• THE PROBLEM: Print every line of the records below word for word, but leave the pictures out of your answer.

• INPUT FOR THIS TASK:
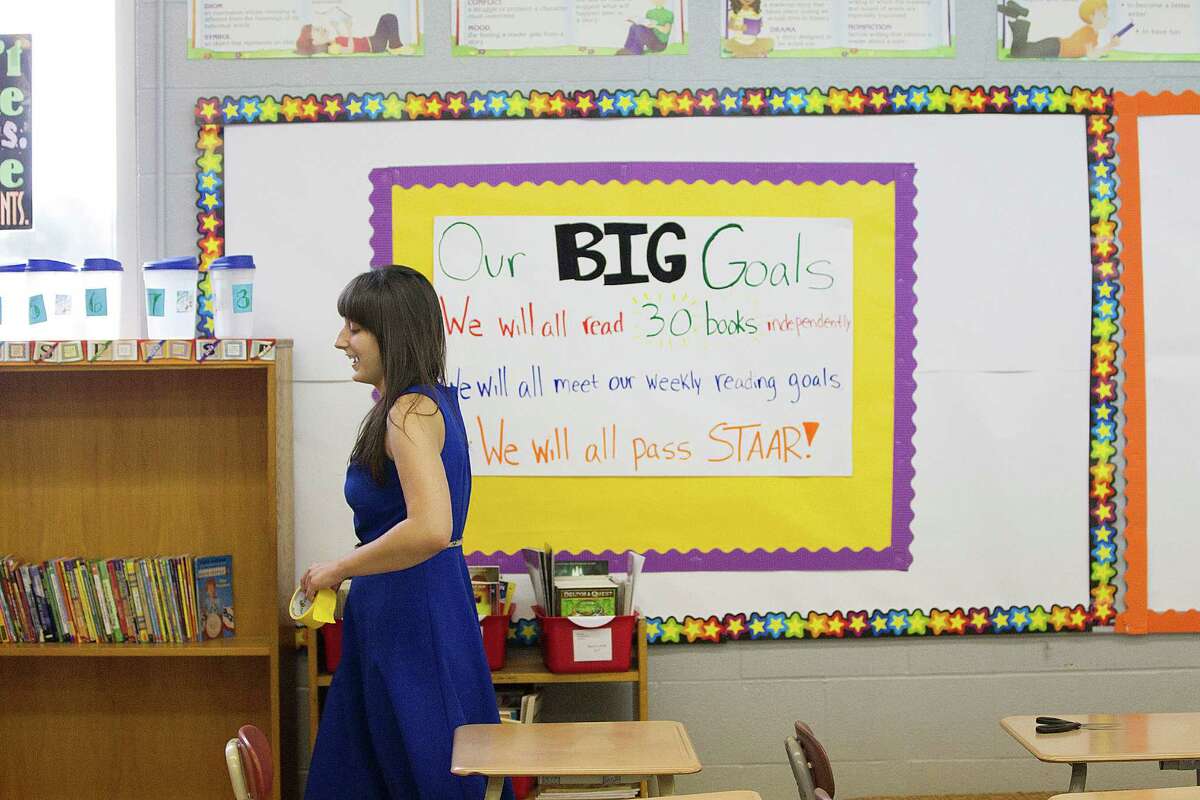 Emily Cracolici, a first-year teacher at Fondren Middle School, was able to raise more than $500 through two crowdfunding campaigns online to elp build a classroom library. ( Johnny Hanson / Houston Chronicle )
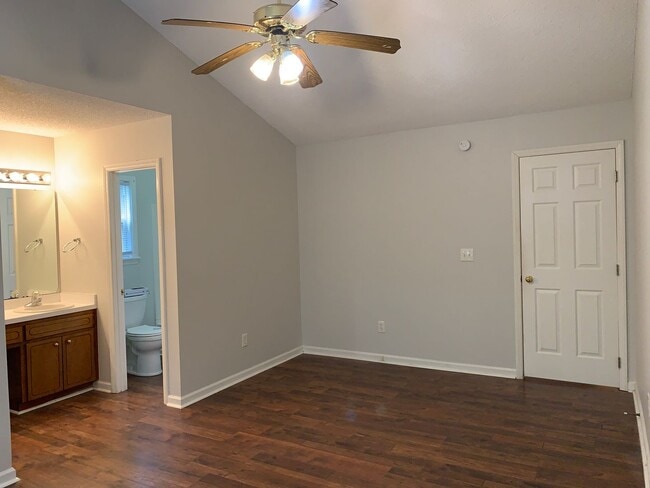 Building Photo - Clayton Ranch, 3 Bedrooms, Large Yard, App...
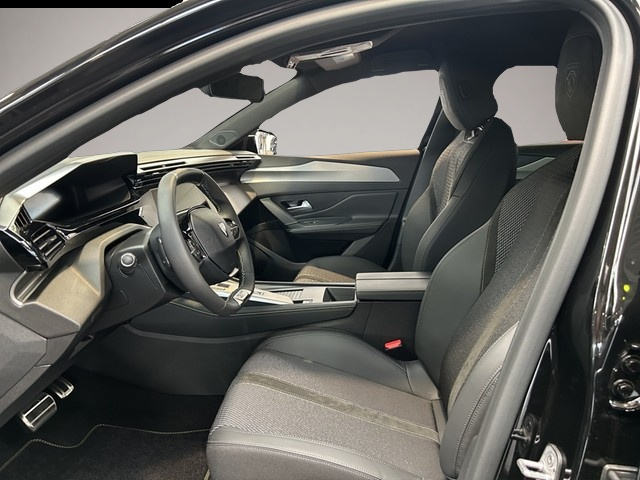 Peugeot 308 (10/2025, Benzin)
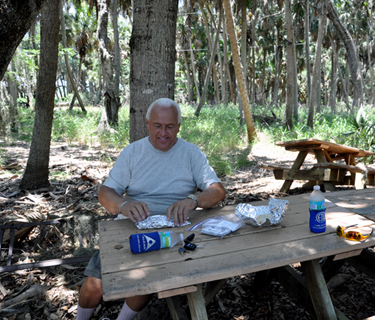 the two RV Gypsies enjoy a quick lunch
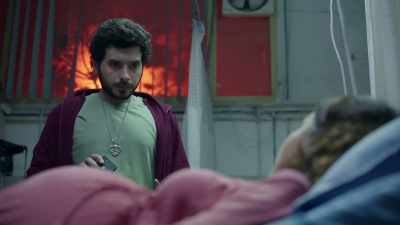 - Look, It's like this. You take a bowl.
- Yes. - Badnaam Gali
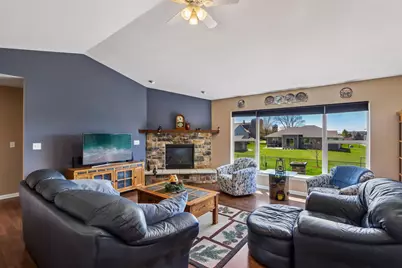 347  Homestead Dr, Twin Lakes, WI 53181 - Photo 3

• SOLUTION TO THE PROBLEM:
 Emily Cracolici, a first-year teacher at Fondren Middle School, was able to raise more than $500 through two crowdfunding campaigns online to elp build a classroom library. ( Johnny Hanson / Houston Chronicle )
 Building Photo - Clayton Ranch, 3 Bedrooms, Large Yard, App...
 Peugeot 308 (10/2025, Benzin)
 the two RV Gypsies enjoy a quick lunch
 - Look, It's like this. You take a bowl.
- Yes. - Badnaam Gali
 347  Homestead Dr, Twin Lakes, WI 53181 - Photo 3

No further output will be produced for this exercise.